◆ STATED TASK
Copy out the lines of the records below word for word, from the line containing "Time of clock at [304,91,370,155]: 11:20" through the end of the records, leaving the pictures out of your answer.

— start of TASK DATA —

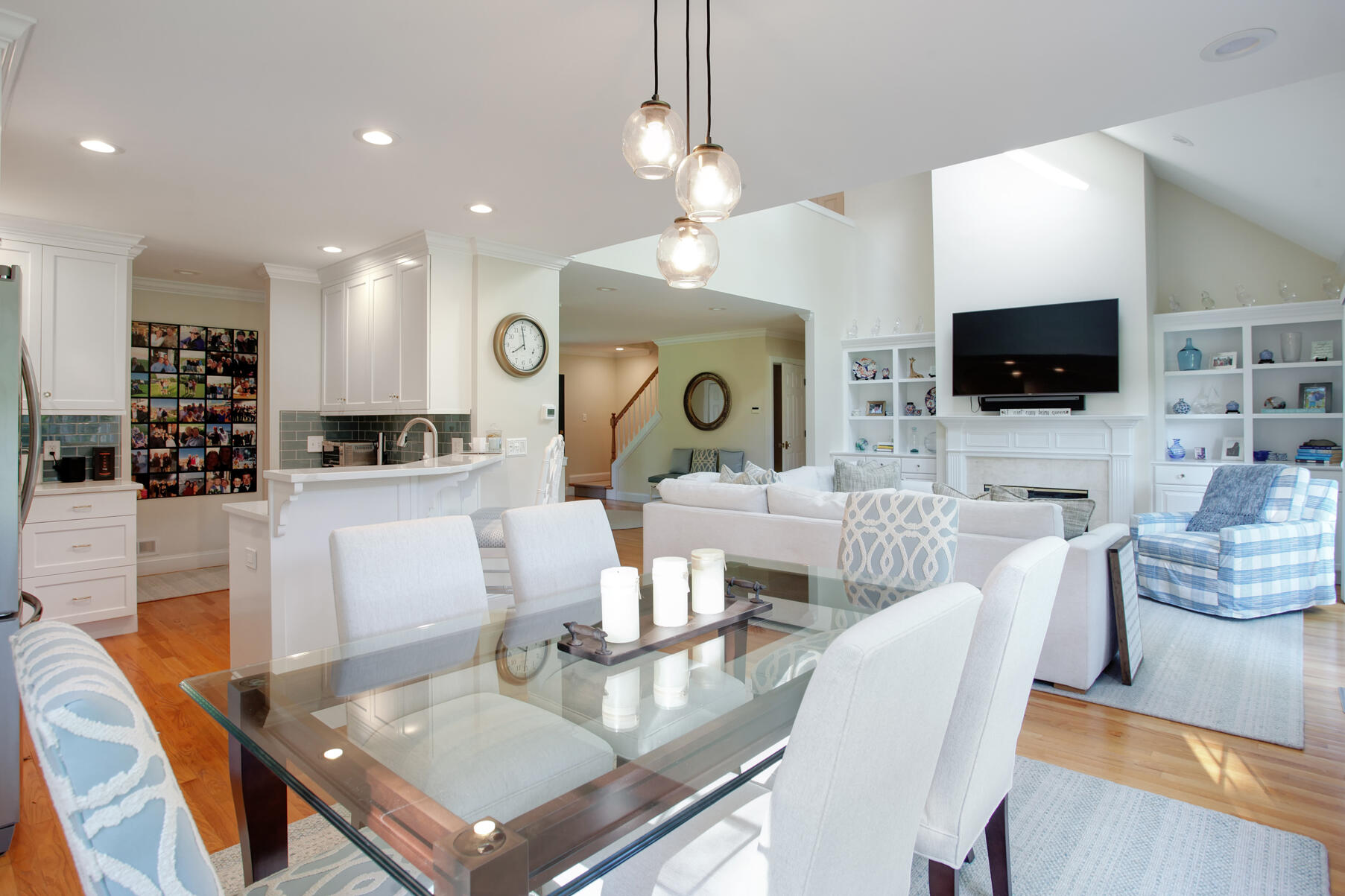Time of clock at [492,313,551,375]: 7:59
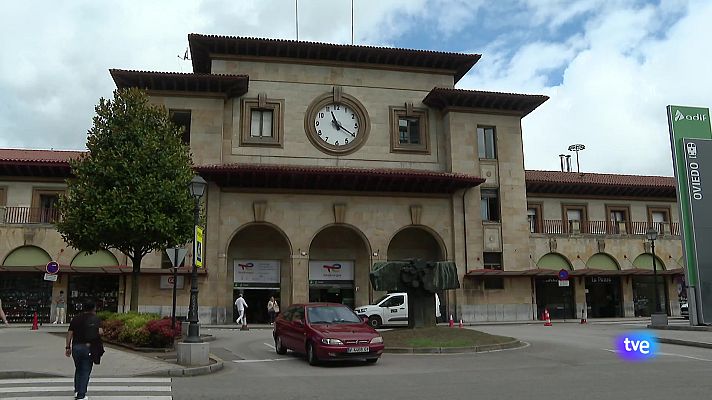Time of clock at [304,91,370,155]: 11:20
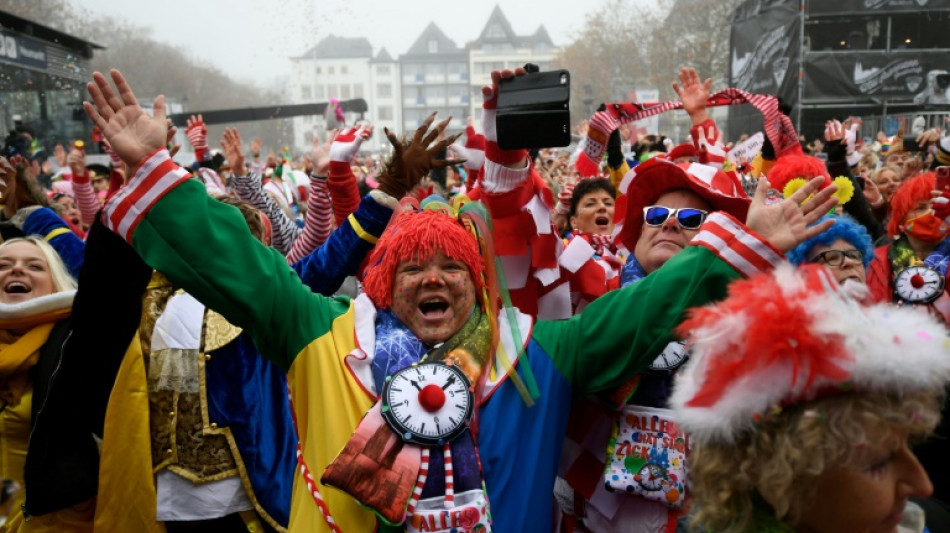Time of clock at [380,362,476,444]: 11:11
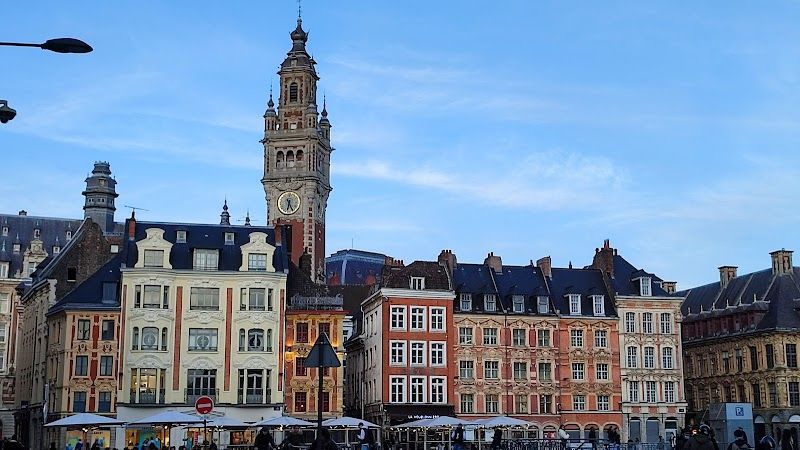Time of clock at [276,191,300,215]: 6:25
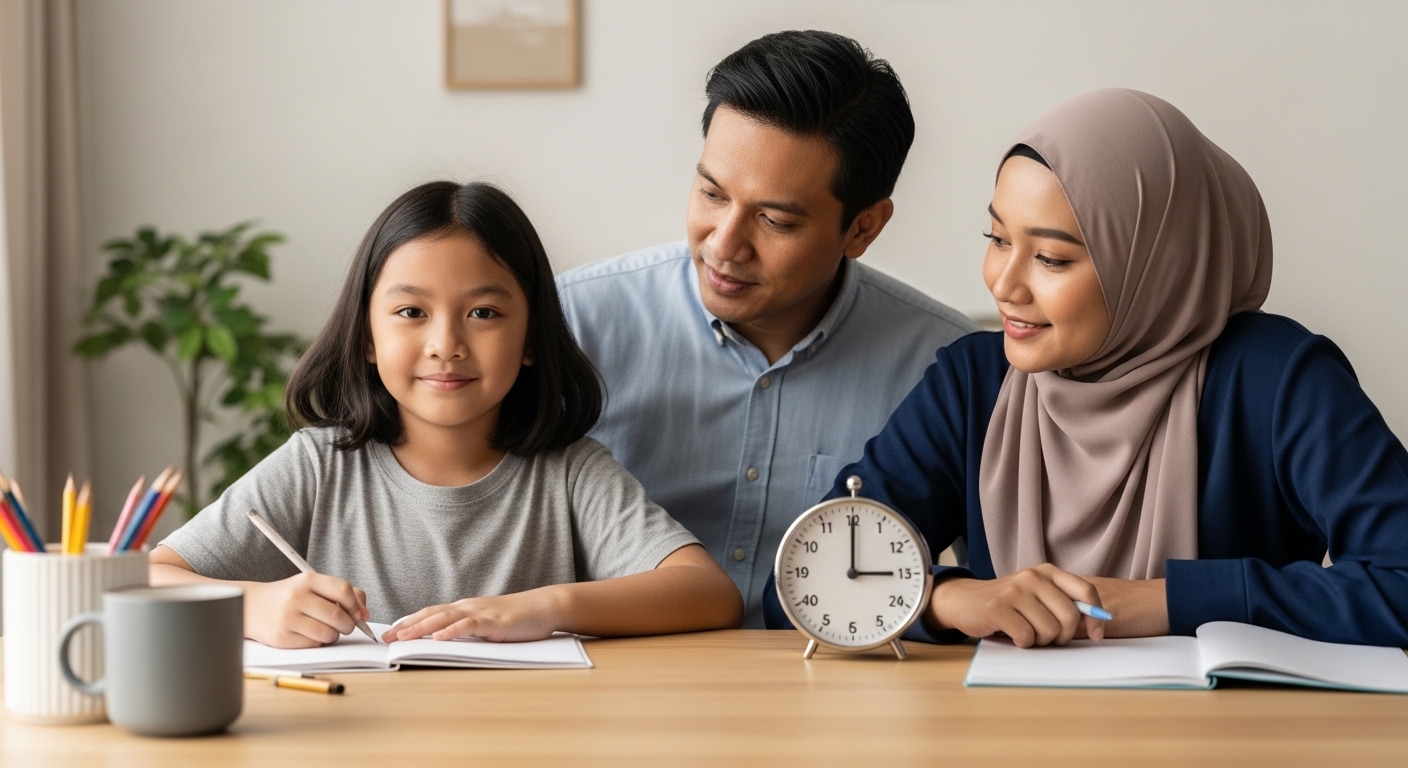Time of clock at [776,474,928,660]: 3:00
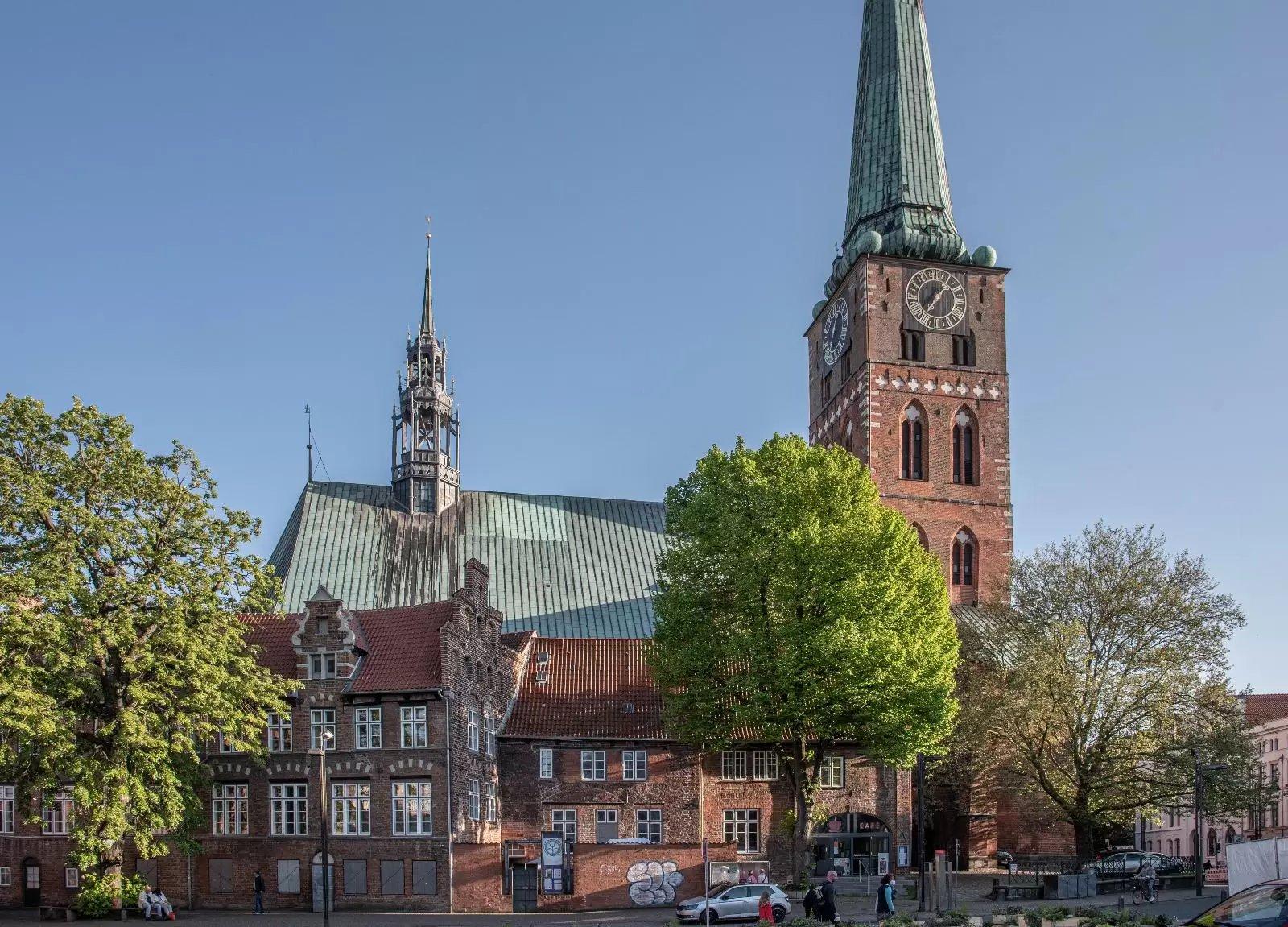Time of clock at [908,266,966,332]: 7:06
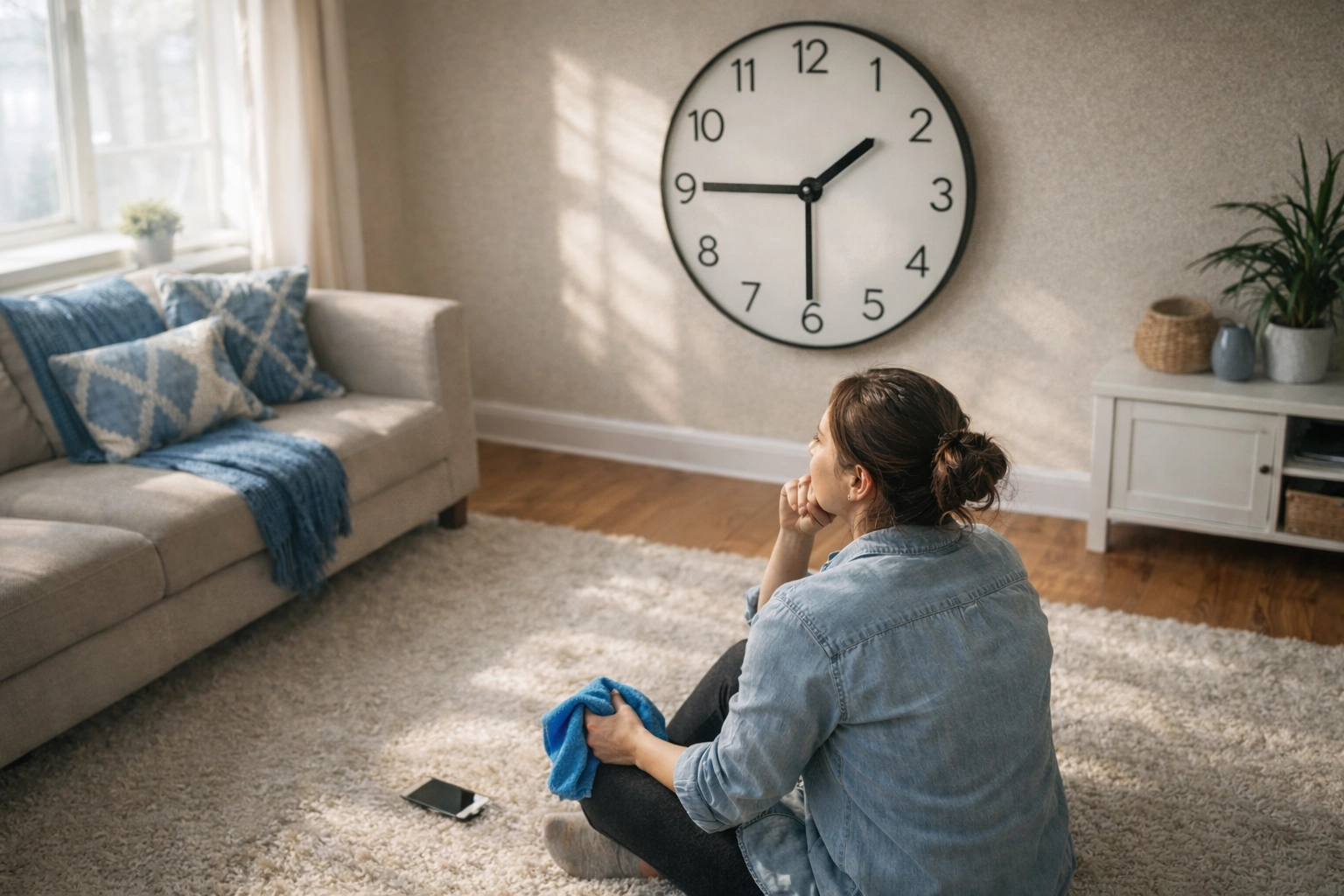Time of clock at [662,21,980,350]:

— end of TASK DATA —

◆ EXERCISE RESULT
Time of clock at [304,91,370,155]: 11:20
Time of clock at [380,362,476,444]: 11:11
Time of clock at [276,191,300,215]: 6:25
Time of clock at [776,474,928,660]: 3:00
Time of clock at [908,266,966,332]: 7:06
Time of clock at [662,21,980,350]:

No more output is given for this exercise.